METNİ VE RESİMLERİ BİRLEŞTİRME
Hal-i hazırdaki bilgileri yorumlayarak bir tabloya ya da görsele dönüştürmek hem öğrencilerin bu tabloları ya da görselleri yorumlarken devindirmesi gereken bilgileri anımsatacak hem de tablo ve görsel oluşturma ödevleri kullanılarak öğretim sürecine etkileşimsel bir katkı sunmaları sağlanacaktır.
PEKİ AİELER NELER YAPABİLİR?
Aileler, çocukların düşünme becerilerini geliştirmek, okumaya yöneltmek ve belleğinin kapasitesini artırmak için alışveriş listelerini çocuklarıyla beraber yapabilirler. Onların yanında gazete ve dergi okuyarak onları da okumaya yöneltebilirler. Dergi ya da gazetelere metin, resim gibi çocuklarının yaptığı ürünleri beraber göndererek onların sanata ilişkin kalıcı deneyimler elde etmesini sağlayabilirler.

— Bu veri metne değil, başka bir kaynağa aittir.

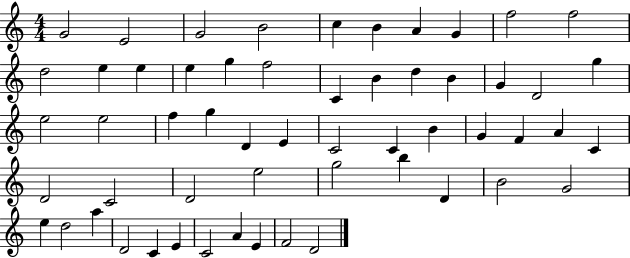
G4/h E4/h G4/h B4/h C5/q B4/q A4/q G4/q F5/h F5/h D5/h E5/q E5/q E5/q G5/q F5/h C4/q B4/q D5/q B4/q G4/q D4/h G5/q E5/h E5/h F5/q G5/q D4/q E4/q C4/h C4/q B4/q G4/q F4/q A4/q C4/q D4/h C4/h D4/h E5/h G5/h B5/q D4/q B4/h G4/h E5/q D5/h A5/q D4/h C4/q E4/q C4/h A4/q E4/q F4/h D4/h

Bir çocuk için en önemli zaman dönemi okuldan da önce, ailesiyle geçirdiği 0 – 7 yaş arasını kapsayan zaman dönemidir. Evinde dergi gazete kitap bulunan çocukların ileride akademik anlamda yaşıtlarından daha başarılı oldukları ve düşünme becerilerinde daha ileri seviyede bulunduklarını somutlamış onlarca araştırma makalesi bulmak olanaklıdır. Aileler onları karşılaştırabildiği kadar çok uyaranla karşılaştırmalı, gezdirebildiği kadar çok gezdirmeli ve erken yaşta dünyaya ilişkin yaşlarına uygun deneyimler elde etmesini sağlamalıdır.